Bene ha fatto Mattarella a zittire Musk dopo il tweet contro i giudici italiani. E a zittirlo ieri, dopo la sua nomina nell’Amministrazione Trump, che ha trasformato lui da privato cittadino in un politico e il suo post sgangherato su X in un’intromissione indebita negli affari interni di un altro Paese, per giunta alleato. La stessa frase – “L’Italia sa badare a se stessa” – Mattarella l’aveva rivolta il 7 ottobre 2022, dopo le elezioni italiane, alla ministra francese Laurence Boone, che aveva promesso di “vigilare sulla Meloni come l’Ue ha già fatto in Polonia e Ungheria”. Purtroppo si era scordato di farlo nel luglio ’22, quando i governi europei, americano, ucraino e la Commissione Ue avevano ingerito pesantemente nei fatti nostri intimando al Parlamento di votare la fiducia all’amato (da loro) Draghi. Il quale peraltro il 20 luglio andò in Senato ad attaccare M5S, Lega e FI per farsi sfiduciare. E raggiunse lo scopo. Poi, fino alle elezioni del 25 settembre, ripartì la rumba delle ingerenze euro-atlantiche per ordinare agli elettori di non votare i non guerrafondai, cioè 5Stelle e Lega, bollati di “populismo” e “putinismo”: dalla Clinton al vice di Scholz, da Blinken alla Von der Leyen (“Se l’Italia andasse in una direzione difficile, abbiamo gli strumenti per intervenire come verso Polonia e Ungheria”) a Zelensky (“Non votate gli amici di Putin”). E anche allora Mattarella si distrasse un po’. Poi si rifece con la ministra macroniana e ora col genietto trumpiano: non si minacciano i governi di un Paese alleato e non se ne attaccano i giudici. Non per sovranismo, ma per galateo istituzionale.

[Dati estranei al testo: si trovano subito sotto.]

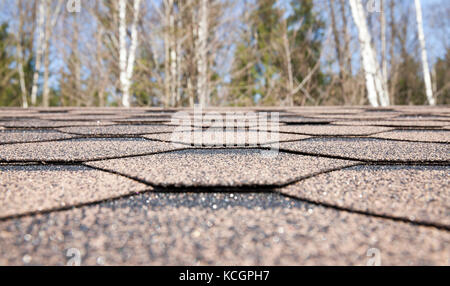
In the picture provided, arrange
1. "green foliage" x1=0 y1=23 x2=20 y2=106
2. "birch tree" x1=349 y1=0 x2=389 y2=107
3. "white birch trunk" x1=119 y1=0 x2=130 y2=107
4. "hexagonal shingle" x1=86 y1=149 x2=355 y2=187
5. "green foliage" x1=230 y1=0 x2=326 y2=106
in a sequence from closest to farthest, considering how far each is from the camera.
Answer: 1. "hexagonal shingle" x1=86 y1=149 x2=355 y2=187
2. "birch tree" x1=349 y1=0 x2=389 y2=107
3. "white birch trunk" x1=119 y1=0 x2=130 y2=107
4. "green foliage" x1=230 y1=0 x2=326 y2=106
5. "green foliage" x1=0 y1=23 x2=20 y2=106

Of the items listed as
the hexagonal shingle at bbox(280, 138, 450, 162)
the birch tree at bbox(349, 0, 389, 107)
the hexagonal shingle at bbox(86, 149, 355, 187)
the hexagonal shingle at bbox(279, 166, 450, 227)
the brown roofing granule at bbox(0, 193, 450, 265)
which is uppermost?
the birch tree at bbox(349, 0, 389, 107)

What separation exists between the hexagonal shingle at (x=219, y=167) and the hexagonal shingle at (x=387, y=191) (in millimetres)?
38

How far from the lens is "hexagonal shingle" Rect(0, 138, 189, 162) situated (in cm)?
62

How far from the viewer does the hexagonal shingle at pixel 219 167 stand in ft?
1.40

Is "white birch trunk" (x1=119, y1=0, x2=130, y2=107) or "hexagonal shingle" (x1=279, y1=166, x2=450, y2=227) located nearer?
"hexagonal shingle" (x1=279, y1=166, x2=450, y2=227)

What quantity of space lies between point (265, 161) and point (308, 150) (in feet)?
0.53

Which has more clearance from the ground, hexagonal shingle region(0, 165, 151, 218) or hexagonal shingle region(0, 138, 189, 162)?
hexagonal shingle region(0, 138, 189, 162)

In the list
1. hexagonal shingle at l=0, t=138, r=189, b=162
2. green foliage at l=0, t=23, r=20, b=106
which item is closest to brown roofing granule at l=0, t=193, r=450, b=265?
hexagonal shingle at l=0, t=138, r=189, b=162

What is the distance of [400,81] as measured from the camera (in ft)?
40.5

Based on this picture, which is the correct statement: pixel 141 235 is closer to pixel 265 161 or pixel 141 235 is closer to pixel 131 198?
pixel 131 198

La questione però è molto più vasta e scivolosa. Già l’altroieri, quando Musk era ancora un privato cittadino, le opposizioni italiane erano insorte invitando la Meloni a zittire l’amico Elon e a difendere i nostri giudici. Ma si erano scordate di aver difeso per anni un altro miliardario, George Soros, dall’accusa delle destre di impicciarsi nelle politiche finanziarie e migratorie di mezza Europa. E soprattutto si erano dimenticate di avere a loro volta attaccato (e giustamente) i giudici di un altro Paese alleato, l’Ungheria, per il processo e il trattamento brutale a Ilaria Salis e poi di averla candidata al Parlamento europeo per sottrarla al giudizio con l’immunità. Allora, a insorgere contro quella doppia intromissione nella giustizia di uno Stato europeo, furono il premier Orbán e i suoi amici della destra italiana: gli stessi che ora difendono l’ingerenza di Musk da chi oggi la condanna, ma dieci mesi orsono faceva altrettanto con Budapest. Siccome il galateo istituzionale è uno solo e non può cambiare a seconda di chi c’è in ballo, è il forse caso di decidere una volta per tutte che cosa si può e non si può dire o fare. E poi rispettarlo. Tutti.